Qué hacer:
1. En el relato sobre la Maratón de Nueva York, ¿cuántos argentinos hay entre los corredores?
2. Sigue escribiendo el relato sobre la Maratón de Nueva York a partir de la última oración.

La Maratón de New York de Dani Arcucci
Faltan quince minutos para las siete de la mañana del
domingo 2 de noviembre y Nueva York recién amanece, frío, gris y ventoso. No es
necesario bajarse del bus, que estaciona como un eslabón más de la cadena
interminable de otros iguales, para advertirlo. La sensación térmica traspasa
las mismas ventanillas que, sólo unos segundos antes de llegar a ese punto
multitudinario de encuentro, en Staten Island, enmarcaron el lomo amenazante,
cual gigantesco dragón encorvado, del Puente Verrazzano.
Al bajar, la brisa helada pega sin piedad en la única parte
del cuerpo descubierta, la cara, pero el efecto se corta rápido, al
encolumnarse en la marcha pacífica y solidaria de más de cincuenta mil
corredores que caminan, tras haber llegado allí en buses o en ferry, en busca
de su corral de largada. En el mejor de los casos, para ellos, para nosotros,
faltan poco más de dos horas. En el peor, más de cuatro.
***
Me habían hablado mucho de ese campamento previo a la
largada. Pero distinto es verlo. Un verdadero campo de refugiados
multinacional, distribuidos por color, pero no de piel sino de tiempo. Los
corrales azules, primero. Los verdes, también. Y finalmente los naranja. Cada
uno va para el suyo, hasta que se abran las puertas, y alrededor de todos
encontrará lo mismo: café caliente, unos bagels y la solidaridad de quien tiene
un cartón, un plástico o una frazada en el piso, además del calor humano que se
agradece. Hay 264 argentinos entre centenares de nacionalidades. Todos
parecemos entendernos.

Datos mostrados:
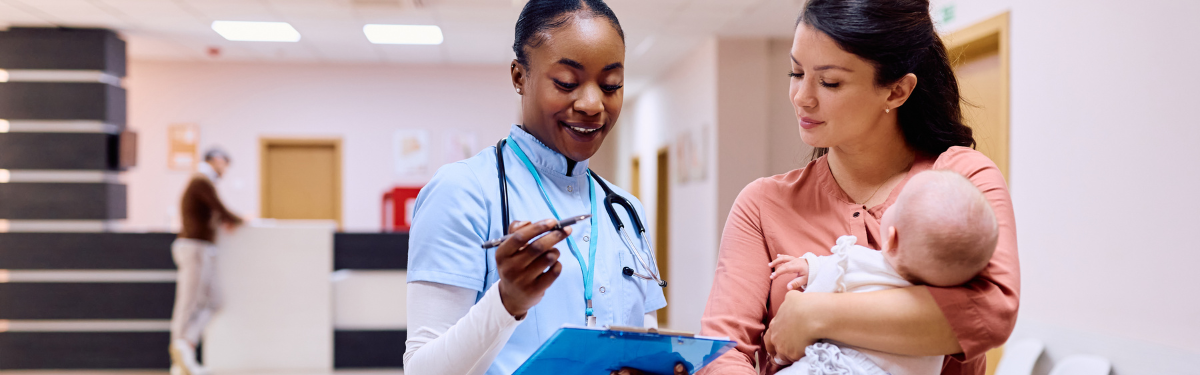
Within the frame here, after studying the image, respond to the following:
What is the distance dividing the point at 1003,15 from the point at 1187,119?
1114 mm

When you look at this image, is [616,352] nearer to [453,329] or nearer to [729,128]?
[453,329]

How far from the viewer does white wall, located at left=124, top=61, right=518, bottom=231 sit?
27.5 feet

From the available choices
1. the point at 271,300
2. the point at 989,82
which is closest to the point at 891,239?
the point at 989,82

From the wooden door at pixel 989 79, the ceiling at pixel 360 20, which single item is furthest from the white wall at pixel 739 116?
the wooden door at pixel 989 79

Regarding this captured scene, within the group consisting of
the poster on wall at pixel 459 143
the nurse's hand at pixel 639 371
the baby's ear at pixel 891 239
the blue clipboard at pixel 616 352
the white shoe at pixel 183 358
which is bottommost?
the white shoe at pixel 183 358

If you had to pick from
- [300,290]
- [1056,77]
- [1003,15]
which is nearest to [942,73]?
[1056,77]

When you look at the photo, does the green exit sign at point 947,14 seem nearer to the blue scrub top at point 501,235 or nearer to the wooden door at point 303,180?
the blue scrub top at point 501,235

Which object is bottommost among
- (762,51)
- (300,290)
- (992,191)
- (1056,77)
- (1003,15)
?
(300,290)

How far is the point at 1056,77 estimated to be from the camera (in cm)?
299

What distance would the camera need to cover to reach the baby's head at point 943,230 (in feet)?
3.11

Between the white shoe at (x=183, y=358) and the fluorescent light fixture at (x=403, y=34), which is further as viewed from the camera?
the fluorescent light fixture at (x=403, y=34)

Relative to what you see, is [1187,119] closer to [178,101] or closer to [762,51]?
[762,51]

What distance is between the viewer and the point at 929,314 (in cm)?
98

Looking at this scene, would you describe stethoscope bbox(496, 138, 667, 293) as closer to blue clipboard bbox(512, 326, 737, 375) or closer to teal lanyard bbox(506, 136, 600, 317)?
teal lanyard bbox(506, 136, 600, 317)
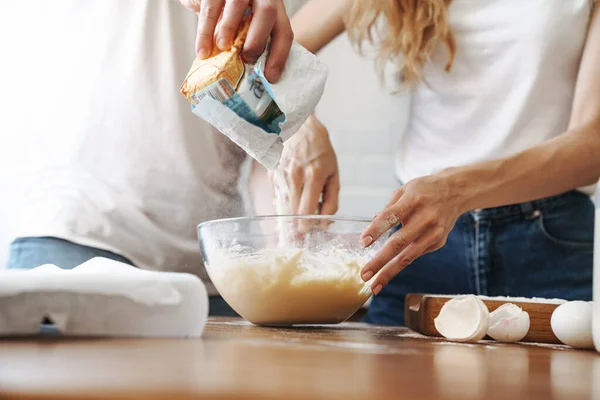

Respuestas esperadas:
1. Hay 264 argentinos.

2.
El cielo sigue encapotado y el viento está filoso, pero no
llueve, afortunadamente.
A la hora señalada, se abren los corrales. Por olas, y eso
son, efectivamente. Olas de corredores, de los más rápidos a los más lentos, de
la elite con Kipsang y Mutai a la cabeza, pero todos por el mismo camino, que
comienza con una fila de los clásicos ómnibus turísticos descapotados a ambos
lados y un simple escenario, desde donde se cantan dos himnos, antes del
disparo de largada: el de Estados Unidos y “New York, New York”, que se escucha
y que impulsa mientras ya se corre por la cola, o por la trompa, del dragón
Verrazzano.
Me habían hablado mucho de ese puente y de los otros cuatro.
Pero distinto es cruzarlos de a pie. El viento chifla cruzado entre los cables
de acero y la sensación de volarse, o volar, es inevitable: sea por la
pesadilla vertiginosa de que lo va a revolear a uno a las aguas turbulentas,
centenares de metros abajo, o sea por el sueño mágico de que hay una fuerza que
empuja a uno a correr mucho más rápido de lo que puede y debe. El ritmo de esos
primeros cuatro kilómetros es una falacia: en la foto emblemática, la del
poster de la carrera, todos somos Kipsang.
El envión llega hasta el segundo puente, el Pulanski, y del
distrito de Brooklyn nos estamos metiendo en otro, Queens. También, en la mitad
de la carrera.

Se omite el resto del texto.